=== Given instruction ===
Show each line of the material that contains the string "instances". Letter case matters.

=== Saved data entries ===
⟨

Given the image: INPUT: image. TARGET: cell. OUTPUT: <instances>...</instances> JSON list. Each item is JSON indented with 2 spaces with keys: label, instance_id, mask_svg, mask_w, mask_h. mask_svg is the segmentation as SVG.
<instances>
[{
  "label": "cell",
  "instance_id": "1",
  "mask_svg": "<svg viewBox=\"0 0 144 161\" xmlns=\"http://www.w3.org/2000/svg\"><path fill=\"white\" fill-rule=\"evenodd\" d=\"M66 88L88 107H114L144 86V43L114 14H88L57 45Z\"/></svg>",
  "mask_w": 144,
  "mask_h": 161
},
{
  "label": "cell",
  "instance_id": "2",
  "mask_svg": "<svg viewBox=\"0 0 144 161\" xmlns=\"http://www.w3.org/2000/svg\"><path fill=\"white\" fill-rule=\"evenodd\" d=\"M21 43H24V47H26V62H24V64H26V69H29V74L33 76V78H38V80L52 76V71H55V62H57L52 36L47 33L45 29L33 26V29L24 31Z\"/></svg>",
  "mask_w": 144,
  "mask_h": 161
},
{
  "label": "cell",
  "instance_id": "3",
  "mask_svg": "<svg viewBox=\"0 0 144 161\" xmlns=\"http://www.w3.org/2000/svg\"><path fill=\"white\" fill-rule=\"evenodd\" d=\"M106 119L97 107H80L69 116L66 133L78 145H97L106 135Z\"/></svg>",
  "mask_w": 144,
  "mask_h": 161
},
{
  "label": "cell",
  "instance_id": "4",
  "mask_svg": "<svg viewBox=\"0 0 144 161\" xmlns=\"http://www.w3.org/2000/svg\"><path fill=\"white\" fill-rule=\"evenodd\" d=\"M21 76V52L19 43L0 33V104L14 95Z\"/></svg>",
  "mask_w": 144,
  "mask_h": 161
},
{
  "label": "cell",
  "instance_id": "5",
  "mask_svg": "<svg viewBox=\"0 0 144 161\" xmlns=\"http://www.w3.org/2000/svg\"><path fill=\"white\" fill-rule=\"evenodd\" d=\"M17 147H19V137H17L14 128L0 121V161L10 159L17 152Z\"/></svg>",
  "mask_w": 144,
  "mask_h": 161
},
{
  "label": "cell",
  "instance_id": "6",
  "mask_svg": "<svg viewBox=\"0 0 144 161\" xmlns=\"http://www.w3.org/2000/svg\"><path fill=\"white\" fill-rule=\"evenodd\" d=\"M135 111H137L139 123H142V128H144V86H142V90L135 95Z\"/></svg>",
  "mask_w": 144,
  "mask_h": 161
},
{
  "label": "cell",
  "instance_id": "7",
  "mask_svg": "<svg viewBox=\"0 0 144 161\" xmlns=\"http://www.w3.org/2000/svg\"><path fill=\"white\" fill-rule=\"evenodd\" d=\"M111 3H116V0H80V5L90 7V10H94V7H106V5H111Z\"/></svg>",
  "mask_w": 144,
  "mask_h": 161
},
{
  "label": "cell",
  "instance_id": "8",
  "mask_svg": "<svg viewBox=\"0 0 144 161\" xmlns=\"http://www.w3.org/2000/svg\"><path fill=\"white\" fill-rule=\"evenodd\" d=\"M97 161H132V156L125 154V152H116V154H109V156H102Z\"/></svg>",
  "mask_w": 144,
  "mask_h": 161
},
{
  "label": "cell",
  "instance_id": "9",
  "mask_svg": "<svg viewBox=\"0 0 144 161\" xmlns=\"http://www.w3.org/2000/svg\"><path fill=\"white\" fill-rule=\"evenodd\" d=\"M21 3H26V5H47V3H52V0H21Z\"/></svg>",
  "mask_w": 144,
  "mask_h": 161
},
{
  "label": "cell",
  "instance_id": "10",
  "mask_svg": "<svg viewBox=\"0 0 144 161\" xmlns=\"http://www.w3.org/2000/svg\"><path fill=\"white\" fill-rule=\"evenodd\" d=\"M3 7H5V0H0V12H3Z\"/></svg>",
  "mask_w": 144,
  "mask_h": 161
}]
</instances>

⟩

=== Output for this exercise ===
Given the image: INPUT: image. TARGET: cell. OUTPUT: <instances>...</instances> JSON list. Each item is JSON indented with 2 spaces with keys: label, instance_id, mask_svg, mask_w, mask_h. mask_svg is the segmentation as SVG.
<instances>
</instances>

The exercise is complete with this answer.